1) Obtaining Source Code

Please proceed to clone the GitHub repository via the command:

SSH:
$ git clone git@github.com:leonoravesterbacka/carl-torch.git 

HTTPS:
git clone https://github.com/leonoravesterbacka/carl-torch.git

Please note that to clone via ssh the user must setup a ssh-key on your local machine (local computer, remote server, etc...) that is linked to your GitHub account. Instructions on how to do this can be found here.

2) Python3 Virtual Envrionment Creation

Python3 has the ability to create virtual environments that function as self contained python library installations. These virtual environments allow a user to operate with root-privileges on a host machine with which they do not have host-level root-privileges.

NOTE: This is not needed if the user has root access to the operating system of a machine, as the user can install the necessary python libraries natively on the machine. However, using a Python virtual environment is still good practice in this circumstance regardless as it prevents backwards incompatbility between user projects when updating or expanding Python libraries in the main host machine installation folder.

To setup a Python environment the user should execute:

$ python3 -m venv <Path to environment> 

Where for instance <Path to environment> = /path/to/folder/CARLENV would create in the absolute path location provided a CARLENV/ folder that would contain the virtual environment.

3) Package Installations

After creating the python virtual environment please proceed to activate the environment using:

$ source /path/to/folder/CARLENV/bin/activate

This will place you inside the CARLENV virtual environment. This will be visually obvious by the addition of (CARLENV) preceeding your usual UNIX prompt:

$ source /path/to/folder/CARLENV/bin/activate
(CARLENV) $  

Once inside the virtual environment the user can install the necessary packages via either:

  • Python Package Index: Using pip to install source wheels or source distributions
  • Conda: Using conda to install cross-platform libraries via the Anaconda repository as binaries

The packages to install are:

  • cachetools==4.1.1
  • certifi==2020.6.20
  • cycler==0.10.0
  • future==0.18.2
  • joblib==0.16.0
  • kiwisolver==1.2.0
  • matplotlib==3.3.1
  • numpy==1.19.1
  • onnx==1.7.0
  • onnxruntime==1.5.2
  • pandas==1.1.1
  • Pillow==7.2.0
  • pyparsing==2.4.7
  • python-dateutil==2.8.1
  • pytz==2020.1
  • scikit-learn==0.23.2
  • scipy==1.5.2
  • seaborn==0.10.1
  • six==1.15.0
  • threadpoolctl==2.1.0
  • torch==1.6.0
  • torchvision==0.7.0
  • uproot==3.12.0
  • uproot-methods==0.7.4
  • uproot4==0.0.27

Which can all be found in the requirements.txt file, and installed via conda/pip using:

PyPi
(CARLENV) $ pip install -r requirements.txt

Conda
(CARLENV) $ conda install --file requirements.txt

NOTE: Please note that the above requirements.txt file was created using PyPi freeze command.

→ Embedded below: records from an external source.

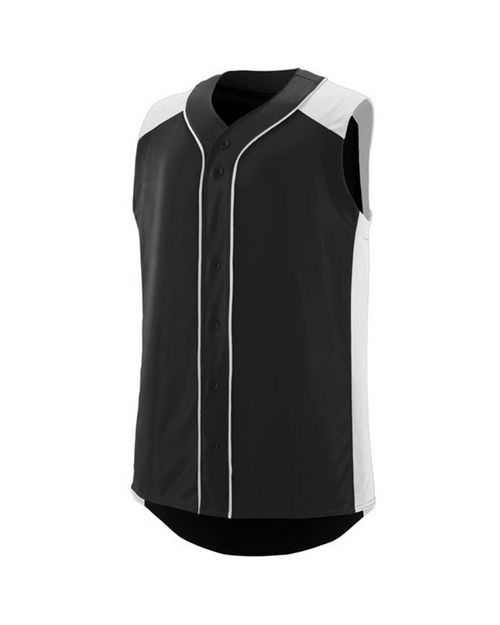 Augusta Sportswear 1663 Youth Sleeveless Slugger Jersey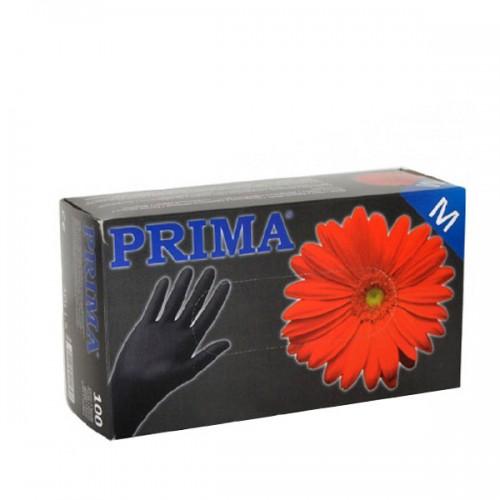 Нитрилови ръкавици за еднократна употреба - кутия 100 броя - Черни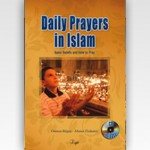 Daily Prayers in Islam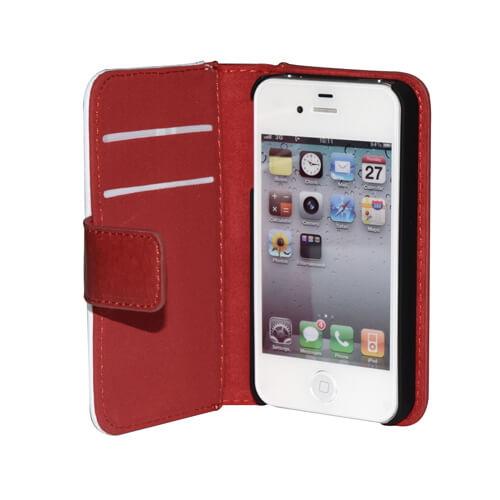 iPhone 4/4S piros eco bőr tok szublimáláshoz, préseléshez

Of course it can happen that the users native Python installations might yield incompatibility issues with the above requirements file. In this instance, one can run the next step of these instruction (Training) and then at each failed import one can execute:

(CARLENV) $ pip install <import failed package>

4) Execution

There are three key steps to the CARL-torch package:

  1. Train -> train.py
  2. Evaluate -> evaluate.py
  3. Validate -> validate.py

Train

To train the neural network the user is required to have two input root files, one for Model A and one for Model B. To obtain these the CARLAthenaOnnx package can be used inside the ATLAS Athena framework to generate root flat-tuples.

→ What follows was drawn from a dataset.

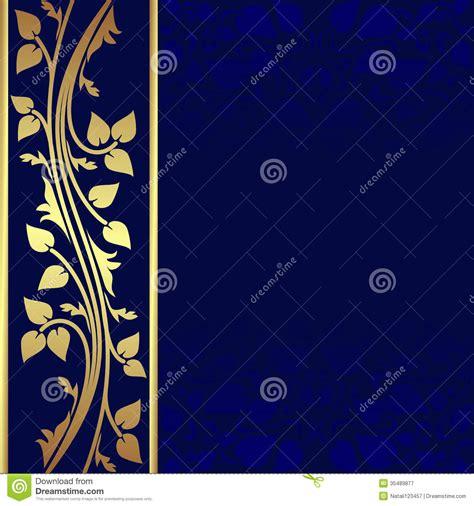 navy blue background with golden royal borders stock image and navy blue and gold background www pixshark com images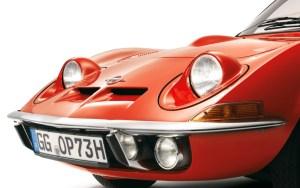 Opel-GT-506002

Once the root tuples containing one branch per training variable are available, place the root files in a directory. For instance, /eos/user/s/sjiggins/CARLAthena/Tuples-v2/Tuples/, is created using mkdir -p <absolute path>. Inside the directory please label the root files as Model_A.root and Model_B.root. For example:

$  mkdir -p <absolte path>/Inputs
$  mv <path to tuple A> <absolte path>/Inputs/Model_A.root
$  mv <path to tuple B> <absolte path>/Inputs/Model_B.root
$  ls <absolute path/Inputs/
Model_A.root  Model_B.root
Local Running

Setup the Python3 virtual environment (CARLENV) and run the train.py script:

$ source <path to venv>/bin/activate
(CARLENV) $ python train.py -s <Identifier for physics> -v <variation> -n <number of events> -p <absolute path>/Inputs/

Where the options available to the train.py script are:

Option Argument Comment
-s String identifier to label process etc... Not critical for operation
-v String identifier to label type of MC parameter variation Not critical for operation
-n Number of events to run over Default set to 1000 (testing purposes)
-p Path to input data Root tuple as explained above
GPU - HTCondor

Training via GPU is supported on CUDA compatible hardware. For ATLAS users nvidia V100 Tesla Tensor Cores are available on HTCondor via lxplus and thus can be used for training. To utilise the GPU queues on HTCondor the user can find additional resources via the link - HTCondor nvidia GPUs exercise.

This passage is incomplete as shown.